With a hoarse roar Sinclair-2 launched himself at Luca, only to be hauled back by the heavier, stronger Voss.
"You don't want to be doin that, son," Voss said. "Trust me, you don't."
"Ellis, for God's sake control yourself!" Sinclair-1 said.
"Listen to them," Luca said softly.
He hadn't moved a muscle. He'd take no pleasure in hurting Sinclair-2 - it would be like fighting a woman - but he could not allow another man to lay a hand on him.
Sinclair-2 struggled a moment, then pulled free and returned to his usual spot on the sofa where he dropped his face into his hands.
What gives with that guy?
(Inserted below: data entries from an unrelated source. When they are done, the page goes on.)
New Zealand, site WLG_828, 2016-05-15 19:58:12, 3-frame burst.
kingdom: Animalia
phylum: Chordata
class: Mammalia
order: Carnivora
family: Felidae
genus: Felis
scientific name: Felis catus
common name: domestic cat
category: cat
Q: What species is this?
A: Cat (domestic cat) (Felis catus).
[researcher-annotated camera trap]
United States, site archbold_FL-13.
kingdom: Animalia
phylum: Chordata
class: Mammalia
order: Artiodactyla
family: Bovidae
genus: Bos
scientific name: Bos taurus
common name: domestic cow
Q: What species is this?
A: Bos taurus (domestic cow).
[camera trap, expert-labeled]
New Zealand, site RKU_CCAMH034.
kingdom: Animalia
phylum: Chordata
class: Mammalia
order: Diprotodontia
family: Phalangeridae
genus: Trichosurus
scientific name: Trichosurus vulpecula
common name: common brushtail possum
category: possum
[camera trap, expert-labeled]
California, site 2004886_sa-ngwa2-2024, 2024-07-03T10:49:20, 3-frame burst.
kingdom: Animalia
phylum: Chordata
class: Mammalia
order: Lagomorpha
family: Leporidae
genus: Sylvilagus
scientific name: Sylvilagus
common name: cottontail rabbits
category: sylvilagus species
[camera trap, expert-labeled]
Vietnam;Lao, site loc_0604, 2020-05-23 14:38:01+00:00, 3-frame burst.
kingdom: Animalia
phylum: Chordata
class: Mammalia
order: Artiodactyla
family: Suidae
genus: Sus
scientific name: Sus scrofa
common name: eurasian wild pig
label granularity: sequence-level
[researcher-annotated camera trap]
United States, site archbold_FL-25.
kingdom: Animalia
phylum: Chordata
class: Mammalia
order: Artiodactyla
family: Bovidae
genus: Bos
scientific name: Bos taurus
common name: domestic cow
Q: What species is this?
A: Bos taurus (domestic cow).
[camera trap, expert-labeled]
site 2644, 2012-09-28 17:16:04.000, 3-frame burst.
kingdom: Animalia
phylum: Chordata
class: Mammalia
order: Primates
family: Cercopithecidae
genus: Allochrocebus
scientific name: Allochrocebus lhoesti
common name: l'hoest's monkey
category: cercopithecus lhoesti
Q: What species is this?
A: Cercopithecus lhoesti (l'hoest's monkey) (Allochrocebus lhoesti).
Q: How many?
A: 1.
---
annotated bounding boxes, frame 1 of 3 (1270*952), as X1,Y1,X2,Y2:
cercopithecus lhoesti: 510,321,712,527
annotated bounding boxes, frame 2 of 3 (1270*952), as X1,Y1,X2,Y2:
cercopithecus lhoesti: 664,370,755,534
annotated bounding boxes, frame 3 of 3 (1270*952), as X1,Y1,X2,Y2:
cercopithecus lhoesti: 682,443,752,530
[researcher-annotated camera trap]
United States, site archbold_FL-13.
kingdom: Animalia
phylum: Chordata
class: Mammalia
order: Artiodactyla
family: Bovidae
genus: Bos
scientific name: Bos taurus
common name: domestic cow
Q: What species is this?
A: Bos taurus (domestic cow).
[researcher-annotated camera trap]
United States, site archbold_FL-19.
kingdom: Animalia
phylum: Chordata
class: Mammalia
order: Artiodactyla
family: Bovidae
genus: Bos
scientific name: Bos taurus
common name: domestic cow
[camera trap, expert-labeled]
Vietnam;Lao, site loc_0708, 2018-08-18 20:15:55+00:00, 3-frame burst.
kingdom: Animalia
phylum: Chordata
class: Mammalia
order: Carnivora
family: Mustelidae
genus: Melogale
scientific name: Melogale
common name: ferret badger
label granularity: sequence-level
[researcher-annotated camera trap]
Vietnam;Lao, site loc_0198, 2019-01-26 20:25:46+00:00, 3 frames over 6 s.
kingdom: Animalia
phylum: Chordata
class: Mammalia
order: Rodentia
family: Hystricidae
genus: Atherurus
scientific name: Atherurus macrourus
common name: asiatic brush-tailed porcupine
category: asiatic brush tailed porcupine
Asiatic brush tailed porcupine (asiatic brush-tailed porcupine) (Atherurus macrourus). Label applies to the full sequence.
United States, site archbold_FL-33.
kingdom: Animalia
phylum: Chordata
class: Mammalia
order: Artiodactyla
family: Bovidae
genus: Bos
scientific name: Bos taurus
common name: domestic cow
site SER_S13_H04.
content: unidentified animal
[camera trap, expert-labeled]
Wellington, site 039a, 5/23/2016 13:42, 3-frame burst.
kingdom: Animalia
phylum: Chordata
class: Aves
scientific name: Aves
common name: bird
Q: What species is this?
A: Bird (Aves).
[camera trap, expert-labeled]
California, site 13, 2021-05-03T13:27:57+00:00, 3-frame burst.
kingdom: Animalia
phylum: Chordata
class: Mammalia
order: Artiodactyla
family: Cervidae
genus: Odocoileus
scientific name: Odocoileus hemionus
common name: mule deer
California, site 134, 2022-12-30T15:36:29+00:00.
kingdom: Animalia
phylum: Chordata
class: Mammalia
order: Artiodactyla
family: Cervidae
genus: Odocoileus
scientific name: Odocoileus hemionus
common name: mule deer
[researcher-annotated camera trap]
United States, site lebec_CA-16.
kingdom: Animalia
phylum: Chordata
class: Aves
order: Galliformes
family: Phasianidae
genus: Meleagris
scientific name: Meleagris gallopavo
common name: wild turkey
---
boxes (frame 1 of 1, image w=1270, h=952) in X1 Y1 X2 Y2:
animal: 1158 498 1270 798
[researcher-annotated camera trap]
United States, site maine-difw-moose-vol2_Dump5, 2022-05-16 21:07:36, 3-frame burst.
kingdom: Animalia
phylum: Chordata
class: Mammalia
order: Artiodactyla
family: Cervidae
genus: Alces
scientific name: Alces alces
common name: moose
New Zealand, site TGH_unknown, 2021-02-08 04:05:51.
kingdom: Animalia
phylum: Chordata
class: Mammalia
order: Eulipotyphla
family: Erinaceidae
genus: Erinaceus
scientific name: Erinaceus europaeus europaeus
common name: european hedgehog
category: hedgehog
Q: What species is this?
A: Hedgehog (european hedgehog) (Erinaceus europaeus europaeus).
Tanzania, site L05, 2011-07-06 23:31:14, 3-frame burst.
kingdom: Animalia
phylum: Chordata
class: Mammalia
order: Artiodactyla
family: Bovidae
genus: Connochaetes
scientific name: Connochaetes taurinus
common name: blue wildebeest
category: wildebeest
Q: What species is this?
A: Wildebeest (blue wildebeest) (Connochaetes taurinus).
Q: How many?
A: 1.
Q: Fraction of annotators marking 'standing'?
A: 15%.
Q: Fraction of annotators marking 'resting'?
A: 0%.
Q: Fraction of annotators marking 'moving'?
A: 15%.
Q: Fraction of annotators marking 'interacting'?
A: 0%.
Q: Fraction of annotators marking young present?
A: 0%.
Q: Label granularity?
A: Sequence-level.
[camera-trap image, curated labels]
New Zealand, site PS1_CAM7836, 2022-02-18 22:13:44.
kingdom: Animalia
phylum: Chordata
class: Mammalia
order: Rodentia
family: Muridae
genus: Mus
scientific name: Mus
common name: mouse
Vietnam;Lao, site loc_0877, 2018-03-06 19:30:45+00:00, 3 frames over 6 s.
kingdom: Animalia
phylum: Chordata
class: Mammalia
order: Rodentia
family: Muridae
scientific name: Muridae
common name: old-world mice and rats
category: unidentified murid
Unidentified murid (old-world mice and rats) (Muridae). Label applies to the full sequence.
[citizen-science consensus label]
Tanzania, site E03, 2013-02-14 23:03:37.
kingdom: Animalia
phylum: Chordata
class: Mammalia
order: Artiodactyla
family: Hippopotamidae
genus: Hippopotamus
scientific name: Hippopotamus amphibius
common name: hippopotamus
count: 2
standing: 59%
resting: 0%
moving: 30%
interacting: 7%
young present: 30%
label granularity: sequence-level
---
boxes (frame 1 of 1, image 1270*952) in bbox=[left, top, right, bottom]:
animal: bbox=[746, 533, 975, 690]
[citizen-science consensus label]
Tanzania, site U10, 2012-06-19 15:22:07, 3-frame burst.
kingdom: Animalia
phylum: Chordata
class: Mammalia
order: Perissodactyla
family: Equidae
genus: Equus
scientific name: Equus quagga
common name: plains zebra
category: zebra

Luca wondered. How can he be such a wimp?
"Did you?" Sinclair-1 said, staring at him. "Were you responsible for poisoning those sims?"
"Does it matter?" Luca said.
No one answered.
Just as I thought. They don'twant to know.
"Just tell me one thing," Voss said. "And think very carefully on your answer: Will the perpetrator or perpetrators ever be found?"
"My guess?" Luca shook his head. "Never. But whoever they were, they did us a favor. The Beacon Ridge club has surrendered. They're giving the sims what they want."
"Since when?" Voss said. "I ain't heard nothin about this."
"That's because they haven't made the announcement yet."
"If that's true," the attorney said, his eyes widening, "it takes the matter out of the court's hands."
"No precedent," Sinclair-1 whispered.
Luca watched cautious optimism grow in their eyes. He'd be sharing in that good feeling if not for a call he'd received this morning. Nothing more than a hoax, he hoped - prayed. Or maybe a wild fantasy cooked up by some drugged-out waste of protoplasm. He'd fed it to Lister who'd pass it up the SIRG ladder, but he'd keep it from the Sinclairs for now. He suspected a leak somewhere, and if he was right, the less said here, the better.
But he dearly wished he could lay it on these two. The mere mention now of what the woman on the phone had told him would snuff out the relief warming Sinclair-1 and Voss as if it had never been.
Because if this woman had been telling the truth about a sim named Meerm, it made the threat they'd just overcome seem like a pebble in a mountain gorge.